## What you need to do
Restate the listing below with no word altered.

## Records for the exercise
<<<<

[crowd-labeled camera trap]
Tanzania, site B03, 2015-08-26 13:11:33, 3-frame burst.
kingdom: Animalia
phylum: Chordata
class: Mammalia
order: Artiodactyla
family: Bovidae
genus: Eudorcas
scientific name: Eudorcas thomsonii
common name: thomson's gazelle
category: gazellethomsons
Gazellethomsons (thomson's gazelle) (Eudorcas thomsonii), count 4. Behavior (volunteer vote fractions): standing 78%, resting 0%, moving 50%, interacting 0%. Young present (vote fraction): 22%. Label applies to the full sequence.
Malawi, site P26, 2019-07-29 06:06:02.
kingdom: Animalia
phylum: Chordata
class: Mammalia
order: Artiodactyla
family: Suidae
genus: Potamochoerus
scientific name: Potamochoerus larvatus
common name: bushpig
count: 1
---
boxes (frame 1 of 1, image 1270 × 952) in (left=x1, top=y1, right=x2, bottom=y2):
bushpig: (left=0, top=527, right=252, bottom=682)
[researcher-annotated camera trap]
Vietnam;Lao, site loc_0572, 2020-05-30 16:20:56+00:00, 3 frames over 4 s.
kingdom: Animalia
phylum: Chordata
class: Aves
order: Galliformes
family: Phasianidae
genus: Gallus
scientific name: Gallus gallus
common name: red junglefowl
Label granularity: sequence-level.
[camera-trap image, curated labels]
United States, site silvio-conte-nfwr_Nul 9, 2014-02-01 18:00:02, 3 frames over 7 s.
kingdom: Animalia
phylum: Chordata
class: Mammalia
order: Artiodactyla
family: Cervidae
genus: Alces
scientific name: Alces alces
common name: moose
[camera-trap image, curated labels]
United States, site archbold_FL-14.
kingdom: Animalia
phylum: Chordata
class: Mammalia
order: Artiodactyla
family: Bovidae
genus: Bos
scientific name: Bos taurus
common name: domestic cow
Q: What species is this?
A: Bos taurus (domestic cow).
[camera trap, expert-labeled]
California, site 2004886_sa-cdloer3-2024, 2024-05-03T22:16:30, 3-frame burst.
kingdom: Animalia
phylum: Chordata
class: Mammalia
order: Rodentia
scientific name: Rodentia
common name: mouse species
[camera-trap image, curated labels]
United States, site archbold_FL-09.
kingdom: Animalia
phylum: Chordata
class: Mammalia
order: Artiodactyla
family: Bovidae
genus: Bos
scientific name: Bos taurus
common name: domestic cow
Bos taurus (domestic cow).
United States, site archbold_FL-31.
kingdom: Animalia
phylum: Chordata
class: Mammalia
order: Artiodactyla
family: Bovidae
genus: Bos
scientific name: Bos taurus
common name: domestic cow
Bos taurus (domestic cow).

>>>>

## Finished exercise
[crowd-labeled camera trap]
Tanzania, site B03, 2015-08-26 13:11:33, 3-frame burst.
kingdom: Animalia
phylum: Chordata
class: Mammalia
order: Artiodactyla
family: Bovidae
genus: Eudorcas
scientific name: Eudorcas thomsonii
common name: thomson's gazelle
category: gazellethomsons
Gazellethomsons (thomson's gazelle) (Eudorcas thomsonii), count 4. Behavior (volunteer vote fractions): standing 78%, resting 0%, moving 50%, interacting 0%. Young present (vote fraction): 22%. Label applies to the full sequence.
Malawi, site P26, 2019-07-29 06:06:02.
kingdom: Animalia
phylum: Chordata
class: Mammalia
order: Artiodactyla
family: Suidae
genus: Potamochoerus
scientific name: Potamochoerus larvatus
common name: bushpig
count: 1
---
boxes (frame 1 of 1, image 1270 × 952) in (left=x1, top=y1, right=x2, bottom=y2):
bushpig: (left=0, top=527, right=252, bottom=682)
[researcher-annotated camera trap]
Vietnam;Lao, site loc_0572, 2020-05-30 16:20:56+00:00, 3 frames over 4 s.
kingdom: Animalia
phylum: Chordata
class: Aves
order: Galliformes
family: Phasianidae
genus: Gallus
scientific name: Gallus gallus
common name: red junglefowl
Label granularity: sequence-level.
[camera-trap image, curated labels]
United States, site silvio-conte-nfwr_Nul 9, 2014-02-01 18:00:02, 3 frames over 7 s.
kingdom: Animalia
phylum: Chordata
class: Mammalia
order: Artiodactyla
family: Cervidae
genus: Alces
scientific name: Alces alces
common name: moose
[camera-trap image, curated labels]
United States, site archbold_FL-14.
kingdom: Animalia
phylum: Chordata
class: Mammalia
order: Artiodactyla
family: Bovidae
genus: Bos
scientific name: Bos taurus
common name: domestic cow
Q: What species is this?
A: Bos taurus (domestic cow).
[camera trap, expert-labeled]
California, site 2004886_sa-cdloer3-2024, 2024-05-03T22:16:30, 3-frame burst.
kingdom: Animalia
phylum: Chordata
class: Mammalia
order: Rodentia
scientific name: Rodentia
common name: mouse species
[camera-trap image, curated labels]
United States, site archbold_FL-09.
kingdom: Animalia
phylum: Chordata
class: Mammalia
order: Artiodactyla
family: Bovidae
genus: Bos
scientific name: Bos taurus
common name: domestic cow
Bos taurus (domestic cow).
United States, site archbold_FL-31.
kingdom: Animalia
phylum: Chordata
class: Mammalia
order: Artiodactyla
family: Bovidae
genus: Bos
scientific name: Bos taurus
common name: domestic cow
Bos taurus (domestic cow).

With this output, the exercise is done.